Der Pressechef der kanadischen Luftfahrtbehörde erklärt, wir arbeiten täglich zusammen. Da entstehen Bindungen. Diese gehen nicht nur von Mensch zu Mensch, sondern auch von Herz zu Herz. Gourmets mögen zwar nicht gerade Fans von Pizzas im Recyclingkarton („Ich war ein Klopapier“) sein, aber wenn sich nicht einmal der Präsident zu schade ist, seinen Gästen im Oval Office Fast Food zu servieren …

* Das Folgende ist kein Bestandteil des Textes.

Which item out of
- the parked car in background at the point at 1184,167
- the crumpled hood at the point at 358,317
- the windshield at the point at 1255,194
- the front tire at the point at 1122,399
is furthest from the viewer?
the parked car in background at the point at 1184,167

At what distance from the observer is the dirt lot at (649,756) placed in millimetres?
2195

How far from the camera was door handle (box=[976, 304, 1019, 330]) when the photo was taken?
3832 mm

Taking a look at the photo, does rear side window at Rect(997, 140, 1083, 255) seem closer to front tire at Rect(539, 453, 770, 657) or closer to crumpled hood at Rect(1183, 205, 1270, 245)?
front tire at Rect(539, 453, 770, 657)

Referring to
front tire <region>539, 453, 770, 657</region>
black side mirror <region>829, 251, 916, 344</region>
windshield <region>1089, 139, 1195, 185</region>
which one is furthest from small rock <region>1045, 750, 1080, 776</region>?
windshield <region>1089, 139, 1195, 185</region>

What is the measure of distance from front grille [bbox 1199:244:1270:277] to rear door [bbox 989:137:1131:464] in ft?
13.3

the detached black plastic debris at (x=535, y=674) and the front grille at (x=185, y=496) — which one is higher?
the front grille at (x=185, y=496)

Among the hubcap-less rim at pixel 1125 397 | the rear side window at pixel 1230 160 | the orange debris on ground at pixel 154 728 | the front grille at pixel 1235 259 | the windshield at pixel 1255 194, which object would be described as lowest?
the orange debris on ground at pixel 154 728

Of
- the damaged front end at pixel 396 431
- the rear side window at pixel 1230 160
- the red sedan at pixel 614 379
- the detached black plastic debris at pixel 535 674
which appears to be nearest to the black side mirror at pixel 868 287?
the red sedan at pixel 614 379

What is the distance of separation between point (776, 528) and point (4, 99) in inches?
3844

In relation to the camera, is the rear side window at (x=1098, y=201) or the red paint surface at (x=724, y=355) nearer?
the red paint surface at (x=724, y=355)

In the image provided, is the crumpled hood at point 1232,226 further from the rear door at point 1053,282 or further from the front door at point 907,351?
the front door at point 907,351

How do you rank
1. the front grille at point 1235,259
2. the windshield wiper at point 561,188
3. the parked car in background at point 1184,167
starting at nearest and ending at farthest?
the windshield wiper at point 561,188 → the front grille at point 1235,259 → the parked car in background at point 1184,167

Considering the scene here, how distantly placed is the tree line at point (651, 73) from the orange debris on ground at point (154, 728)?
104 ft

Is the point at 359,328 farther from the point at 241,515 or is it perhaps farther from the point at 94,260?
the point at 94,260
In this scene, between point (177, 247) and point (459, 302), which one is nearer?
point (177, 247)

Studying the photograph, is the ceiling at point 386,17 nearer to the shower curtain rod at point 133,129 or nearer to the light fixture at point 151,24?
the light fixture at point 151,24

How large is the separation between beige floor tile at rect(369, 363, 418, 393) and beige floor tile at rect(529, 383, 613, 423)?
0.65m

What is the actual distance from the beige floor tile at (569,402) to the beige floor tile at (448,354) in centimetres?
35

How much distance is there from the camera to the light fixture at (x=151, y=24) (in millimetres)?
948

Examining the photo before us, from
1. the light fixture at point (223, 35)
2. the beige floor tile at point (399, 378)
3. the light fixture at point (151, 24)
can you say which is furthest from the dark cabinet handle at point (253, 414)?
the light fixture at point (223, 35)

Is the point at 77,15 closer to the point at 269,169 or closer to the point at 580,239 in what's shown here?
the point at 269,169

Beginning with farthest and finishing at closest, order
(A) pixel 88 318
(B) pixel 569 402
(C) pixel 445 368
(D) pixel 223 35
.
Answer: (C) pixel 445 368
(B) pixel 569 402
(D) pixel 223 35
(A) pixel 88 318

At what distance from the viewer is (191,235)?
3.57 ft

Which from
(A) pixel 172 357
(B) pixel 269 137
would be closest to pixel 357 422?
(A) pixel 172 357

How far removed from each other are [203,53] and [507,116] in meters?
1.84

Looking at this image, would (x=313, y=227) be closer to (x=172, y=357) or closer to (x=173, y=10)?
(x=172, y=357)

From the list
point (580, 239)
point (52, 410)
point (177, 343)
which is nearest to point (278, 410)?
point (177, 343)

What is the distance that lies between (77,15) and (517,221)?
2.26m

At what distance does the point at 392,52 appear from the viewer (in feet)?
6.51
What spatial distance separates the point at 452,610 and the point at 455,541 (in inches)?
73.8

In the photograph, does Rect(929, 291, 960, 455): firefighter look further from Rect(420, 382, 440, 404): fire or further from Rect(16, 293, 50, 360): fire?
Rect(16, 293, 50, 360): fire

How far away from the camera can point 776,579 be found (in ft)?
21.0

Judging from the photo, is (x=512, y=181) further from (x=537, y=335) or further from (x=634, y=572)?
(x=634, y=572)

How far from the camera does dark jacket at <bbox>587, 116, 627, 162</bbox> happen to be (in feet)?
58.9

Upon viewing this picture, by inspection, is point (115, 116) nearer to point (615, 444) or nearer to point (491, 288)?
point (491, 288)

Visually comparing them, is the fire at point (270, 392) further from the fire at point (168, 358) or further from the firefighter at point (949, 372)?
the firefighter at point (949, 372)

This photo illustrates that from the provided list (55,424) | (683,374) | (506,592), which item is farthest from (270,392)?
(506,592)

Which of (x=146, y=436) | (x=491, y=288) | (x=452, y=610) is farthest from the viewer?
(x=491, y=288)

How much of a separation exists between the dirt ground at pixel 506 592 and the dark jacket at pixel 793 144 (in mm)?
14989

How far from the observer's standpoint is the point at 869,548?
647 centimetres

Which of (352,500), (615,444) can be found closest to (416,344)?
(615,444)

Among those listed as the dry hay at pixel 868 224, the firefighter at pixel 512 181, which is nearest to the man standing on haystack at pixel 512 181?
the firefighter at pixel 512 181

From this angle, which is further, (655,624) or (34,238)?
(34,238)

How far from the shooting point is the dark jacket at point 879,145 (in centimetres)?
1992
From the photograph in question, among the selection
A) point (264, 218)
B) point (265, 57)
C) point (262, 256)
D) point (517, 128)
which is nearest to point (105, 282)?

Bisher hatten sich die Kanadier zu dem Drama im Weißen Haus vornehm zurückgehalten. Nun aber macht sich so etwas wie Erleichterung breit. Die „Pizza Diplomatie“ zeigt nicht nur jenem Präsidenten, den Amerikanern und der Welt, dass die Kanadier ein humorvolles, hilfsbereites Volk mit dem Herz auf dem richtigen Fleck sind. Ein frustrierter amerikanischer Diplomat meinte dazu: „Oh Kanada, wir haben Dich nicht verdient!“ Und plötzlich wird auch die Geschichte von Delta 15 wieder thematisiert, wo die kanadischen Einwohner von Lewisporte nach den 9/11 Anschlägen gestrandete Flugzeugpassagiere bei sich aufnahmen und bewirteten. Man sieht sich eben immer zweimal im Leben.